Indoor masking should continue next month, school leaders said Oct. 4 at a specially called meeting of the Moore County Board of Education. Even as new student infections have dropped, COVID-19 community transmission in Moore County and the percent positivity remains high, according to the Moore County Health Department.
“It is the recommendation of the Moore County Health Department that a transition to optional masking and/or reduced quarantine periods to Moore County Schools not be considered until school transmission metrics have been significantly reduced,” said Moore County Health Director Robert Wittmann in a letter presented to the Board of Education.
The North Carolina Department of Health and Human Services recommends all students and staff wear face covers while at school, but local school boards can set their own masking rules. School boards are required to vote each month on a mask policy.
Since the meeting Monday was a work session, no votes were taken. That will happen at their regular business meeting on Oct. 12.
Masking policy has become a heated topic with demonstrations outside school board meetings and impassioned public addresses in favor of lifting the mandate. At the Sept. meeting, the school board voted 4-3 to continue the requirement for indoor masking. Voting in favor were Carter, Thompson, Dennison and Caldwell leaving Levy, Hensley and Holmes opposed.
Despite loud voices from anti-vaccinators, those that say masks don’t work and some that think they should be optional, a slim majority of the Moore County Board of Education has continued to favor a mask mandate. Preferring it to the return to distance, at-home learning model used last school year.
Sale of Surplus Schools
The sale of two former schools, Southern Pines Primary and Aberdeen Elementary continues to inch forward, after years of discussion, negotiations and legal opinions.

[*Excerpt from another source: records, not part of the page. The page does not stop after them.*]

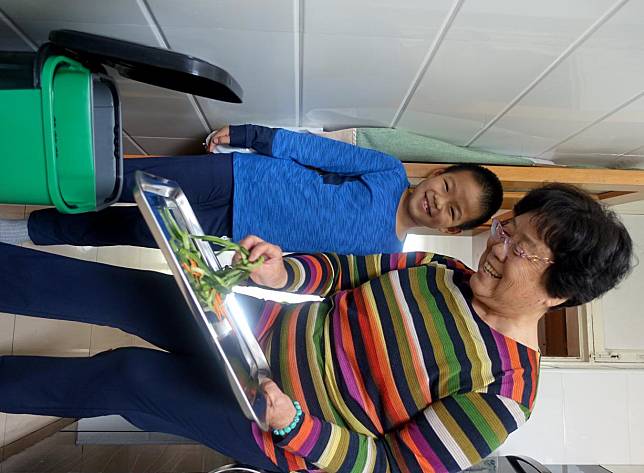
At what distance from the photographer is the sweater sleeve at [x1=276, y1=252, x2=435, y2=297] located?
3.15 ft

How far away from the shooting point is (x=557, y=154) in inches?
74.0

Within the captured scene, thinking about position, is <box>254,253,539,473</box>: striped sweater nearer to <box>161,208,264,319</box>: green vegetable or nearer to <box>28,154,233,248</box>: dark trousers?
<box>161,208,264,319</box>: green vegetable

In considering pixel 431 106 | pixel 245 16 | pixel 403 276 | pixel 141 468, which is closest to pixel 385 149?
pixel 431 106

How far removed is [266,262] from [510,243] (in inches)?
14.7

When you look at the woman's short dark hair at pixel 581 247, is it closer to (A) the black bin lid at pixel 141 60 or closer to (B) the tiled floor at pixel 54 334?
(A) the black bin lid at pixel 141 60

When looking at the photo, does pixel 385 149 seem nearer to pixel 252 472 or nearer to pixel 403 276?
pixel 403 276

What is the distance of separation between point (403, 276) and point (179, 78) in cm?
48

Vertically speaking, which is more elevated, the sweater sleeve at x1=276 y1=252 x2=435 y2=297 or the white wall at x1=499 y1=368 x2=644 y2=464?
the sweater sleeve at x1=276 y1=252 x2=435 y2=297

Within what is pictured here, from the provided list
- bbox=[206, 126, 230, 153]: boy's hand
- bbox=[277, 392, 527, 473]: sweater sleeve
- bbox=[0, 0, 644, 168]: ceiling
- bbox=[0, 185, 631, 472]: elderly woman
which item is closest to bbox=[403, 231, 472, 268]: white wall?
bbox=[0, 0, 644, 168]: ceiling

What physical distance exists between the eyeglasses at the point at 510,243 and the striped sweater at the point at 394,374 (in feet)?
0.35

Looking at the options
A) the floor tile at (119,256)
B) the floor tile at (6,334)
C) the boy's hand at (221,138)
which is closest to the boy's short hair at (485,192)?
the boy's hand at (221,138)

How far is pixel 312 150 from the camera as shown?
4.02 ft

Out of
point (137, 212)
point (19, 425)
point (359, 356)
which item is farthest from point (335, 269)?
point (19, 425)

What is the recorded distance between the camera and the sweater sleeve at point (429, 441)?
77 cm
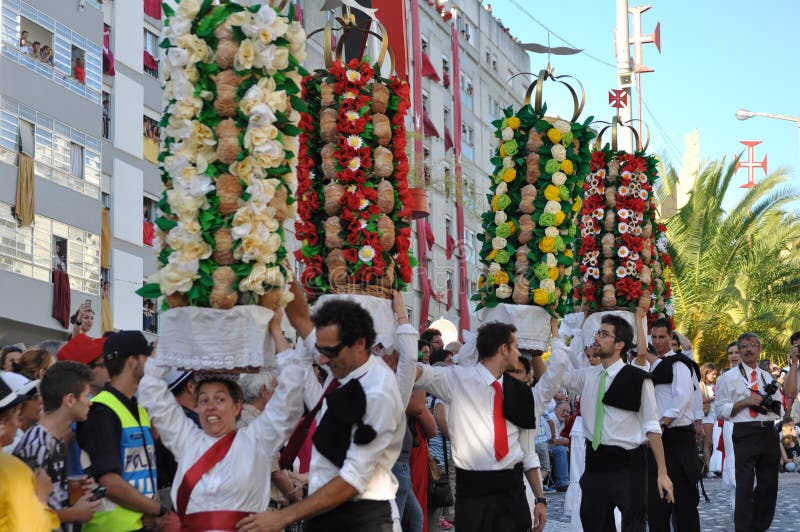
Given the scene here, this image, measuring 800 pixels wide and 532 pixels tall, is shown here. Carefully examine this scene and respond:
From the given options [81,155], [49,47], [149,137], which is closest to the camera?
[49,47]

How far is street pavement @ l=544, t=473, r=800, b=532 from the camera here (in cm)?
1519

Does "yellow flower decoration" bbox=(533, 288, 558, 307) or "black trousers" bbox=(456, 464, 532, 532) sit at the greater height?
"yellow flower decoration" bbox=(533, 288, 558, 307)

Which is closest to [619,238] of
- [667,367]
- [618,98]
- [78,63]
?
[667,367]

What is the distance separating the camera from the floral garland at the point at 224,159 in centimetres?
699

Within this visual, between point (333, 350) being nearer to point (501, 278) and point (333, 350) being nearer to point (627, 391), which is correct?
point (501, 278)

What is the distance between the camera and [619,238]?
42.9 ft

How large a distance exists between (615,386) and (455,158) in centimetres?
3686

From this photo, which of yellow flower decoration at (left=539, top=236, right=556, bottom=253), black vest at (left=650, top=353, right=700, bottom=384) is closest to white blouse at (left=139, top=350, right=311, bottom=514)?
yellow flower decoration at (left=539, top=236, right=556, bottom=253)

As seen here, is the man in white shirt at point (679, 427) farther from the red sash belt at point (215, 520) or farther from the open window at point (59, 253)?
the open window at point (59, 253)

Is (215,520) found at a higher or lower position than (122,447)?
lower

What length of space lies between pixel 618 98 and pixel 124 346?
1708 cm

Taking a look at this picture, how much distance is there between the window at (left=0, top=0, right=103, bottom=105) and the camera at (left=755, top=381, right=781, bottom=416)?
20307 mm

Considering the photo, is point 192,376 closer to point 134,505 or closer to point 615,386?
point 134,505

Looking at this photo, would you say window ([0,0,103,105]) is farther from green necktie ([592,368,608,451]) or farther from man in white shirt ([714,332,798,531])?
green necktie ([592,368,608,451])
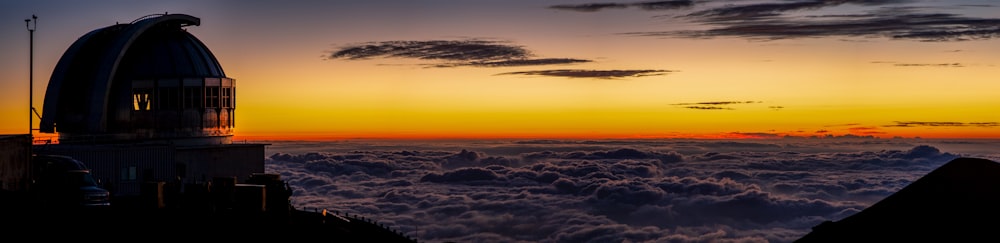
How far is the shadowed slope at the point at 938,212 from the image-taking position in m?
20.2

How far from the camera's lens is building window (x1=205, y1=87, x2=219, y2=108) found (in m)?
53.4

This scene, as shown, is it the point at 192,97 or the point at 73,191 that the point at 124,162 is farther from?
the point at 73,191

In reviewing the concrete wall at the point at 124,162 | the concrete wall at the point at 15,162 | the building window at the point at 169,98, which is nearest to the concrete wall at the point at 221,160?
the concrete wall at the point at 124,162

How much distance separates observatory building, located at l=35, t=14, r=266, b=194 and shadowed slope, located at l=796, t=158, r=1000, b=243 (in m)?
35.0

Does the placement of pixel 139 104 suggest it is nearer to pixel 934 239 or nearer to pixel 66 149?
pixel 66 149

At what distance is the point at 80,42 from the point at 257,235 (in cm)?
2844

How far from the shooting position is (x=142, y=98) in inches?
2024

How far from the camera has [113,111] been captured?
5088cm

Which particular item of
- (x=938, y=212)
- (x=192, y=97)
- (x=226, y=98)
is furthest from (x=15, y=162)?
(x=938, y=212)

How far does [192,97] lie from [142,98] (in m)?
2.54

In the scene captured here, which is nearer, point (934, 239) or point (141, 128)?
point (934, 239)

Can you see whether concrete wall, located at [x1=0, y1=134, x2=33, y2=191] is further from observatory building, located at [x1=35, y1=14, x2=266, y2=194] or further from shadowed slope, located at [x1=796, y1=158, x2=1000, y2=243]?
shadowed slope, located at [x1=796, y1=158, x2=1000, y2=243]

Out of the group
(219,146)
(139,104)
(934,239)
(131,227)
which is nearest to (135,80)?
(139,104)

Some on the board are in favor of turning the now-abandoned, aging buildings into high school satellite campuses to alleviate overcrowding at Pinecrest High School. Others would prefer to “get out of the real estate business” and sell them for fair market value.
Negotiations with the Town of Aberdeen center around the terms and conditions to buy the former elementary school along Highway 1 for $900,000. Also being considered is a contract to sell the old Southern Pines Primary School to the Southern Pines Land and Housing Trust for $685,000.
Renaming Southern Pines Elementary
Board member David Hensley proposed to change the name of Southern Pines Elementary School. If the measure wins approval, the school will be named Master Sergeant John Chapman Elementary School.
Chapman was awarded the Medal of Honor for “extraordinary heroism in military operation against an armed enemy” in 2018, 14 years after his combat death in Afghanistan. He was stationed at Pope Air Force Base in Fayetteville, and his widow now lives in Moore County.
The possibility of renaming the school for another Medal of Honor recipient with ties to Moore County was also discussed. “I would suspect that (the name) would change based upon other people that we might name schools after and where they actually lived,” said Hensley.
Alternative Meeting Location
The board decided to keep their meetings at the central office, and not occasionally in school auditoriums, as has been the recent practice.
“Because of recent threats and the investigation going on, I do not feel comfortable going to an alternate location,” said board member Stacey Caldwell. “I want to get there, but as soon as this investigation is over, maybe we can do something like that.”
Last month, it was reported that a person left a phone message threatening school board members. The confidential matter is now under investigation by Moore County Schools Police, the Moore County Sheriff’s Office and the North Carolina State Bureau of Investigation.
“I consider the person that left the message a terrorist,” said board member Robert Levy. “When we say we will not take our school board meeting out to a school in North Moore, or in Carthage, or in Vass, or wherever, we have given the power to that person that made that phone call, and we have given her that power to decide for us what we do.”
The motion to move future meetings at alternate sites failed on a 3-4 voice vote. In favor were Levy, Hensley and Holmes. Carter, Thompson, Dennison and Caldwell opposed.